Alguém que viva com um salário mínimo, a renda anual não passa de R$ 12 mil. Essas pessoas estão isentas de IRPF, porém pagam a mesma carga tributária do feijão, que compõe a cesta básica. Essas distorções ocorrem devidas, entre outras coisas, à carga tributária recessiva adotada no Brasil. Ela tributa muito mais o consumo e o ganho do trabalho e muito menos a renda de aplicações, o patrimônio e a riqueza. Jet-ski, lanchas, iates, helicópteros e aviões não pagam IPVA, ou algum imposto equivalente.

Apenas oito brasileiros concentram a metade da renda de 100 milhões da população. Mais de 80% da população têm renda mensal inferior a R$ 1 mil. É urgente e necessário aprovar uma estrutural reforma tributária que reveja tanto o valor da carga quanto o tipo de incidência. A mudança passa obrigatoriamente pelo Congresso Nacional cuja maior parte dos parlamentares não está a serviço de quem ganha até dois salários mínimos. Entre os 513 deputados, pouco mais de 100 reconhecem a injustiça tributária que penaliza a classe trabalhadora. Já entre os 81 senadores, menos de 15 têm a consciência do quanto o Estado Brasileiro perde em não taxar quem pode mais.

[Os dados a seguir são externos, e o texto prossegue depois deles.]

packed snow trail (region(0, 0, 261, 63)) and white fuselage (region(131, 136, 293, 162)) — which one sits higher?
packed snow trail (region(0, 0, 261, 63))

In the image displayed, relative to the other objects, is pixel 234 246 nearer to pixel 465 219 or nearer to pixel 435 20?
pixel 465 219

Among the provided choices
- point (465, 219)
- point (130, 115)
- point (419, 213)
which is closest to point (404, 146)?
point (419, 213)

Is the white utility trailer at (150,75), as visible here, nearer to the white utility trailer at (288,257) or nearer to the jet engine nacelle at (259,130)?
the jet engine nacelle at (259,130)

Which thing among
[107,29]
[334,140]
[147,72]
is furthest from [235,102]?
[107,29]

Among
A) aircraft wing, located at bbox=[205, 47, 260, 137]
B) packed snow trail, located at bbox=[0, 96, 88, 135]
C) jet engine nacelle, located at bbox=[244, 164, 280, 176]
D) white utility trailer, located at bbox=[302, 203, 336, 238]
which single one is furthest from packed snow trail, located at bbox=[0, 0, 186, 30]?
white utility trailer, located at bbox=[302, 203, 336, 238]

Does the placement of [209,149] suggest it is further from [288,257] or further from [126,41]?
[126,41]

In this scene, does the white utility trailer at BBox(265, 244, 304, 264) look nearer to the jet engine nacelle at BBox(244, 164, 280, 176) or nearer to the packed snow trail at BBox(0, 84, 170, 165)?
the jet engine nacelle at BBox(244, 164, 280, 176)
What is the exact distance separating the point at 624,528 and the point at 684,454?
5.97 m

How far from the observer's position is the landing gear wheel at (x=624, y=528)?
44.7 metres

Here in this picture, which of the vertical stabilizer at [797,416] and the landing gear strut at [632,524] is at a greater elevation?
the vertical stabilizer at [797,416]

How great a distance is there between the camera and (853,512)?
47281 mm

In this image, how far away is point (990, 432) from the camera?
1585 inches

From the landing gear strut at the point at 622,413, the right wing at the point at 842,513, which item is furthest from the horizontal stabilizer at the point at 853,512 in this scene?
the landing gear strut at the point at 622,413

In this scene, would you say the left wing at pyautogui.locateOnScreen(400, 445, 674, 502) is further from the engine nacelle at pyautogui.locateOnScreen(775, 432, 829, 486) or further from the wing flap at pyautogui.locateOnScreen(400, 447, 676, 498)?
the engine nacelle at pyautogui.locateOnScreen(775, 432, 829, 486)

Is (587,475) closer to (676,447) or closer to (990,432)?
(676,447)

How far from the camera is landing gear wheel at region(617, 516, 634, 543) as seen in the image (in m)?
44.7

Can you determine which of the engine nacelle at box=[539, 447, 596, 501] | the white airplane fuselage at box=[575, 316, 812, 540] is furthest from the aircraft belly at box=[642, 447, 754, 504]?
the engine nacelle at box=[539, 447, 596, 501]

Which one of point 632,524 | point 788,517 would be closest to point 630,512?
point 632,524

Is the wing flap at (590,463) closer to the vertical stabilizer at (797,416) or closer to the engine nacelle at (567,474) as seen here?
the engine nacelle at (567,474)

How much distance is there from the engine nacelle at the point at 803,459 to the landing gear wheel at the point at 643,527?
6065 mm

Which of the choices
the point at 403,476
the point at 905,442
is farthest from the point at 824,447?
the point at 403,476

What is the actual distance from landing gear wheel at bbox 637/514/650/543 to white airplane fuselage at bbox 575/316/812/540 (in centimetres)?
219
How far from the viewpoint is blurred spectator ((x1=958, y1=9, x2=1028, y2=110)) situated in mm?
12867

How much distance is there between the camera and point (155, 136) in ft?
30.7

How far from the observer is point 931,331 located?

Há uma clara inversão de tributação no Brasil. Além da sua qualidade recessiva, há uma injustiça na quantidade de faixas e nos percentuais incidentes na Tabela do Imposto de Renda da Pessoa Física (IRPF). Junto com meus colegas de partido, assino uma proposta segundo a qual o número de faixas da Tabela do IRPF passaria de cinco para sete. De acordo com a tabela atual, renda até R$ 1.903 está isenta de tributação. Pela nossa proposta estará isenta de IRPF renda de até R$ 3.390.

A reforma tributária é uma das mais importantes a ser feita. Apenas o aumento do número de faixas já seria uma minirreforma. O Brasil é um País rico e com todas as condições de se desenvolver econômica, social e tecnologicamente. Porém, está se tornando um paraíso fiscal de endinheirados que se aproveitam de uma das mais altas taxas de juros do mundo para manterem, aqui, o seu capital volátil, que não produz um sabonete. É fundamental inverter a ordem segundo a qual juros de dividendos de R$ 2,5 bilhões não recolhem IRPF, mas a renda do trabalho é taxada em até 27,5% é uma luta por avanço civilizatório.